Ahora, rodeado de plantas como siempre acostumbra, el ingeniero José Claros y su equipo se disponen a afrontar una de las temporadas más fructíferas, la primavera y la época de lluvias, momento en el que el agua aterriza sobre los parques como maná caído del cielo. Y es que hay especies, como las forestales, que es aconsejable plantarlas sólo en este tiempo.
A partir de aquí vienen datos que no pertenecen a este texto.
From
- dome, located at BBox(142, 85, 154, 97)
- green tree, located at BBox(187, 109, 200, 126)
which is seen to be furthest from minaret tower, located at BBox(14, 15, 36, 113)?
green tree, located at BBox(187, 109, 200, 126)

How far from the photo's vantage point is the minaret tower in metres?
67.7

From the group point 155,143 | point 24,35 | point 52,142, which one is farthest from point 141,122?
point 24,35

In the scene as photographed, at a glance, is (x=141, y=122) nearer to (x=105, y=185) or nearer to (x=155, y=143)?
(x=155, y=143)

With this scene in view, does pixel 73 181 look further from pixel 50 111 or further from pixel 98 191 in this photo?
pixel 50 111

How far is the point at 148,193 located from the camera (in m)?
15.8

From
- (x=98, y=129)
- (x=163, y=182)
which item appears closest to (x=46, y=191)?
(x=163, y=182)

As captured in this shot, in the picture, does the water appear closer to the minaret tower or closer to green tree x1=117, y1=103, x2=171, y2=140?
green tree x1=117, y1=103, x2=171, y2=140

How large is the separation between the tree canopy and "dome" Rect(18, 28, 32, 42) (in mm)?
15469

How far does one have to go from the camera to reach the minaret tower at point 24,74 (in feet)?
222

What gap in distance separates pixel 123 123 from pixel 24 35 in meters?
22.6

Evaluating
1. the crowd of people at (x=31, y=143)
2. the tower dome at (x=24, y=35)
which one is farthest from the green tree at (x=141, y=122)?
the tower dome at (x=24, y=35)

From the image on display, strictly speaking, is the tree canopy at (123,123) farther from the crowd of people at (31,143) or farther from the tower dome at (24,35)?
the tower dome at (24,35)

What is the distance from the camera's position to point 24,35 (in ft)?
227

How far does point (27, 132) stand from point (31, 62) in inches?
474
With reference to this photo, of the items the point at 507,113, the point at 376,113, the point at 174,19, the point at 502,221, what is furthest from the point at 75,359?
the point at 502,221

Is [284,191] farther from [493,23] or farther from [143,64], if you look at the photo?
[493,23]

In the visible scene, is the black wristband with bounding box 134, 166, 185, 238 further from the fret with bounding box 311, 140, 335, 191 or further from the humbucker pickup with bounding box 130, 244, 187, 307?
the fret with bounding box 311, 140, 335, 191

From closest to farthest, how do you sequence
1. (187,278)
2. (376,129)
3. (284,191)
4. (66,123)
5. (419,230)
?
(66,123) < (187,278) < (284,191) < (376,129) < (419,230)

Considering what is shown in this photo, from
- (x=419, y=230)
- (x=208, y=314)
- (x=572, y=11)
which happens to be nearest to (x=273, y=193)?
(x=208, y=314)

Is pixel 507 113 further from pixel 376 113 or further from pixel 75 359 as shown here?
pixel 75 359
Mientras tanto, los viveros las resguardan y les acompañan en su crecimiento, en un baile de fragancias y tonalidades. Bocaisapos, celosías, festucas, malvas, verónicas, coquetas y ciruelos japoneses, por citar algunos, dan nombre a una parte de la ciudad que, por lo general, suele pasar desapercibida.
Pero no para Abaroa, quien desde su pedestal disfruta de la vista como nadie. Murió entre balas y metralla, pero se ve recompensado ahora entre plantas y flores de colores. A su vera, los empleados de la Alcaldía ponen a punto los arreglos, dando a entender que una ciudad es algo más que asfalto y muros interminables de cemento.